As compared to subjects with lower PAC-score (Q1), those participants reporting higher PAC-score (Q4) had lower Δage, were prevalently men, tended to be well-educated and former smokers and practiced more physical exercise, and the women in Q4 were prevalently under replacement hormonal therapy (6.2%) (Table 1).
Greater intake of polyphenols was also associated with higher antioxidant capacity of the diet and increased fibre and energy intake (Table 1).
In multivariable-adjusted analysis, increased PAC-score was inversely associated with the Δage (β = −0.27; 95%CI −0.52, −0.02). None of the polyphenol classes and sub-classes was associated with Δage at the statistical significance thresholds set (α = 0.007). Similarly, no association of Δage with indices of TAC was observed (Table 2).
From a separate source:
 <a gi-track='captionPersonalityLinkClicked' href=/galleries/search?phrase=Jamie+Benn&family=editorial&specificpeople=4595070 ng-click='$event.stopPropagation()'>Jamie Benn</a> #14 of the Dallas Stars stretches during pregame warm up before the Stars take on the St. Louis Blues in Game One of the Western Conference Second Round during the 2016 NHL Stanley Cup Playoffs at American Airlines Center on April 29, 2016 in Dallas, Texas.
Sub-group analyses revealed that the associations of Δage with certain polyphenol sub-classes differed by sex; in particular, isoflavones and flavones were inversely associated with Δage in women but not in men (p values for interaction = 0.02 and 0.0002, respectively), whereas lignans showed a greater inverse association with Δage in women as compared to men (p value for interaction = 0.02); finally, flavanols were inversely correlated with Δage in men (β = −0.09; 95%CI −0.32, 0.14) while being directly associated among women (β = 0.17; 95%CI −0.06, 0.41; p for interaction < 0.0001) (Figure 1).

4. Discussion

In a large cohort of Italian adults, a diet rich in polyphenols was associated with decelerated biological aging, an emerging predictor of cardiovascular disease risk. Total antioxidant capacity of the diet was not associated with biological age acceleration.
Our results were in line with and extended prior observations from the same cohort, highlighting an inverse association between biological aging and a high adherence to Mediterranean diet which is abundant in polyphenol-rich foods [14].
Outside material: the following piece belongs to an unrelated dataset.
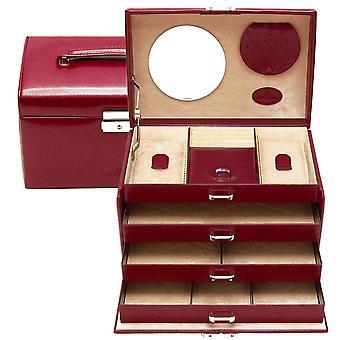 Windrose Merino sieraden koffer gemaakt van fijn synthetisch, rood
Consistently, data from other population-based cohorts previously showed a favourable association between polyphenol-rich diets with various markers of aging, including telomere length [25], cognitive decline [35] and DNA methylation [36], that are susceptible to the antioxidant and anti-inflammatory effects of plant-based diets.
Polyphenols are naturally occurring antioxidants mainly present in a large variety of edible plants (i.e., vegetables, cereals, legumes, fruits, nuts, etc.) and plant-derived beverages such as coffee, tea, beer and red wine [19].
Several epidemiological studies have examined the association between intake of certain polyphenol subgroups and their sources, and the incidence of cardiovascular disease [37] and mortality [38]. Moreover, they reported improvements in inflammatory markers [39] and lipid profile associated with increasing polyphenol intake [40].
The health advantages of fruits and vegetables, rich in polyphenols and antioxidants, have been extensively described also in the regulation of inflammation, a major factor contributing to the senescence—and the reduction of—oxidative stress, which plays a key role in the aging process [41,42,43], and possibly in the etiopathogenesis of osteoporosis [44].
Other studies have also emphasized the impact of diets rich in fruits and vegetables on mitochondrial DNA alterations, implicated in premature aging [23]. Additionally, the benefits of plant-based diets have been studied also with reference to telomere attrition, which is possibly accelerated by oxidative stress and inflammation [25].
Dietary polyphenols likely act on human health through several mechanisms; it has been demonstrated that some polyphenols and their metabolites exert anti-atherosclerotic effects, improve endothelial function and antioxidant status, increase nitric oxide release, and modulate inflammation and lipid metabolism [5,26,31,45,46,47].
The anti-aging properties of dietary polyphenols have been ascribed at least in part to their antioxidant properties that, through several mechanisms including ROS-scavenging actions, contribute to reduce oxidative stress. These mechanisms play an important role in the aging process and various aging-associated chronic diseases [48], including bone mineral density, by preventing oxidation-induced damage to bone cells [49].
Aging is also the result of an imbalance between inflammatory and anti-inflammatory networks [50], a condition often named inflammaging, characterized by elevated levels of blood inflammatory markers that lead to high susceptibility to chronic morbidity, disability, frailty, and premature death [51].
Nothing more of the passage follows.